Michelin 2013 : Arnaud Donckele en quête d'émotion

Saint-Tropez (83) À 35 ans, le Rouennais décroche la 3e étoile pour le restaurant de la famille Delion, dans le golfe de Saint-Tropez. Une ascension ultra rapide pour un jeune chef inspiré.

Publié le 20 mars 2014 à 10:58

"Ce n'était pas tout à fait une surprise puisque, depuis deux ans, nous avons senti que la cuisine forte et personnalisée d'Arnaud Donckele, la formidable équipe du restaurant et la magnifique terrasse formaient un ensemble de plus en plus reconnu, déclare Jean-Claude Delion, propriétaire de la Résidence de la pinède à Saint-Tropez (83). Cette troisième étoile est une belle consécration.
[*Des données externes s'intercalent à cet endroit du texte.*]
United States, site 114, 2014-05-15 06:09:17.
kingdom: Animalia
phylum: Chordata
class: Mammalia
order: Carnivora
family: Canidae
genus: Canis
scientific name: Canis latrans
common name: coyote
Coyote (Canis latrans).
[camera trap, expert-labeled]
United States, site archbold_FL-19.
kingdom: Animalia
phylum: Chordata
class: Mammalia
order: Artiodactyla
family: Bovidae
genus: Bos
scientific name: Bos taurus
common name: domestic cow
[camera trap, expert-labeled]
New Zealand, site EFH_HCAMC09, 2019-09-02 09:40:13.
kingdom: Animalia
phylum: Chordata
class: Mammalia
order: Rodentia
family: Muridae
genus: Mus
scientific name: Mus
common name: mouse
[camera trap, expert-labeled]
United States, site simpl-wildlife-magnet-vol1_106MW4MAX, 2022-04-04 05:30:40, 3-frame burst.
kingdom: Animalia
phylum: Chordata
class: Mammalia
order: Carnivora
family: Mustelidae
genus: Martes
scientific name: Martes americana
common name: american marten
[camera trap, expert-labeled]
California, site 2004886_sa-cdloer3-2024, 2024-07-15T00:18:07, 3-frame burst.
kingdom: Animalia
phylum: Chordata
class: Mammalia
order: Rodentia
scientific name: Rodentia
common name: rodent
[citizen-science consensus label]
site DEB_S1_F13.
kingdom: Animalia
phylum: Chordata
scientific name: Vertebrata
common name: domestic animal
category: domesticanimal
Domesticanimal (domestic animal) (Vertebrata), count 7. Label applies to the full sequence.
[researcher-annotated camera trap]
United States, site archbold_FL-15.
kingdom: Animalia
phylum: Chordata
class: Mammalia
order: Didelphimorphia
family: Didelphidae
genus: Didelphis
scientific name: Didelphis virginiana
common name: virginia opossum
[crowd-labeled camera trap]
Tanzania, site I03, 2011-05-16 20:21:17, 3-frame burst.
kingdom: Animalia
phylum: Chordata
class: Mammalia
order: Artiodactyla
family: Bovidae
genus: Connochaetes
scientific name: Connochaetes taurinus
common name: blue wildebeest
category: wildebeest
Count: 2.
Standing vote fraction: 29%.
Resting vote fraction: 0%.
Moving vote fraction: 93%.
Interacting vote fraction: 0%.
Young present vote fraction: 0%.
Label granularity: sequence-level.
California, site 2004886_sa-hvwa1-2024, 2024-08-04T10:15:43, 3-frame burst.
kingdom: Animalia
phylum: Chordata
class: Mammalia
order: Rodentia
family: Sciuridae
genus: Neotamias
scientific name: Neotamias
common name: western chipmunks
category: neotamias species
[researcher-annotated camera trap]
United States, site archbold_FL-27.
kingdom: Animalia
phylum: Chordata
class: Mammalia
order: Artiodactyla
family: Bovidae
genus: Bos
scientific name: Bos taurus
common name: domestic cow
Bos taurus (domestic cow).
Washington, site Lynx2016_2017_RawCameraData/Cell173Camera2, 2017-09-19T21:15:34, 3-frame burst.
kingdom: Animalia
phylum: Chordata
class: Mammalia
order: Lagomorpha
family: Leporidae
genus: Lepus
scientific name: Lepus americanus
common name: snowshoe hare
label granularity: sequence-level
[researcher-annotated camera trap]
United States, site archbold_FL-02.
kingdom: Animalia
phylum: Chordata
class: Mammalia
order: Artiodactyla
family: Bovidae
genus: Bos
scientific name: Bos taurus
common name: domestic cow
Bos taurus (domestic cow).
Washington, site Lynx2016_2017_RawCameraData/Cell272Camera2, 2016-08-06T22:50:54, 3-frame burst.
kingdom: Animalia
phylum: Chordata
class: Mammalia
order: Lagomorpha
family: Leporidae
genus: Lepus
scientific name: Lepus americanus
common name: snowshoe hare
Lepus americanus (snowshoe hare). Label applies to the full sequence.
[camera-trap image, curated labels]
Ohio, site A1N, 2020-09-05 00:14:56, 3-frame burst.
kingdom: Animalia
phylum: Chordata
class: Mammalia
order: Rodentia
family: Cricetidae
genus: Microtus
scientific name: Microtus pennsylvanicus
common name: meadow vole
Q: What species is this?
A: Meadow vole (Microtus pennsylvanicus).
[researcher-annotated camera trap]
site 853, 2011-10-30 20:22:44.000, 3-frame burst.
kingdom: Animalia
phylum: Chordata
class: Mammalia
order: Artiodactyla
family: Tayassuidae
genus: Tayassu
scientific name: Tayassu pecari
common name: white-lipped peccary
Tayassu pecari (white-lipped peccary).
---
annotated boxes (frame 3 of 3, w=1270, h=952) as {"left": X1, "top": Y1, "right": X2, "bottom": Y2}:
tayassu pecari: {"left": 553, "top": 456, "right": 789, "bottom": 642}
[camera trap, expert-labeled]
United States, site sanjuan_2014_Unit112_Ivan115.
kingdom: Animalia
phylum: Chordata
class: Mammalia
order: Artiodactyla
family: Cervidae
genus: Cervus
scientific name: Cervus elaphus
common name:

Mais le plus dur vient de commencer. J'ai bloqué à 45 couverts. Nous avons ouvert le 19 avril avec 45 nouveaux fauteuils, pas un de plus."

Le 19 avril était attendu avec impatience et un brin d'appréhension par Arnaud Donckele. L'obtention de la troisième étoile lui a été annoncée par Michael Ellis en février, alors que le restaurant était fermé. Depuis, les demandes d'information et de réservation ont afflué et toute l'équipe avait à coeur de se remettre à l'ouvrage.

Cela fait presque dix ans qu'Arnaud Donckele a posé ses valises à La Vague d'or. En 2004, il conserve l'étoile. En 2010, c'est la deuxième et en 2013, la troisième, à 35 ans. Le jeune Normand avait fait ses classes avant de rejoindre la famille Delion à Saint-Tropez. Il a commencé sa carrière en apprentissage chez Goumard-Prunier à Paris (Ier), puis Michel Guérard à Eugénie-les-Bains (40) en 1998, Alain Ducasse au Louis XV à Monaco en 1999, le Plaza Athénée (Paris, VIIIe) en 2000, et pour finir, Lasserre (Paris, VIIIe), avec Jean-Louis Nomicos.

 

Une cuisine ancrée dans son environnement

C'est en 2008 que le chef situe le grand virage, avec l'arrivée de Thierry Di Tullio, directeur de salle et Varois, et le feu vert de Jean-Claude Delion d'écouter son inspiration. "Pas facile, tout d'un coup, de faire disparaître le foie gras et de présenter de la liche ou de la sériole aux clients. M. Delion a eu le courage de me laisser faire", explique le chef. La rencontre entre Arnaud Donckele et Thierry Di Tullio a été déterminante. Ils sont sur la même longueur d'onde tant sur les goûts que sur l'exigence. Ils ont réfléchi à la cuisine du Sud et se sont interrogés sur leur environnement. "La cuisine sudiste utilise des produits locaux : aubergine, tomates confites… et des produits de saison. C'est bien, mais il y a des vieux plats de la région que l'on peut remettre au goût du jour." Cette réflexion entraîne de longues recherches dans les livres et dans le patrimoine local pour les deux hommes bien décidés à offrir à la clientèle internationale de l'établissement une cuisine originale ancrée dans son environnement. À tel point que la cuisson des poissons et des crustacés est réalisée dans leur environnement naturel, c'est-à-dire de l'eau de mer filtrée, ou que les plats sont présentés sur des pierres taillées remontées du fond de la Méditerranée. "Tout doucement, sans aucune prétention, nous avons cherché des éléments qui nous permettent de raconter une histoire de notre région."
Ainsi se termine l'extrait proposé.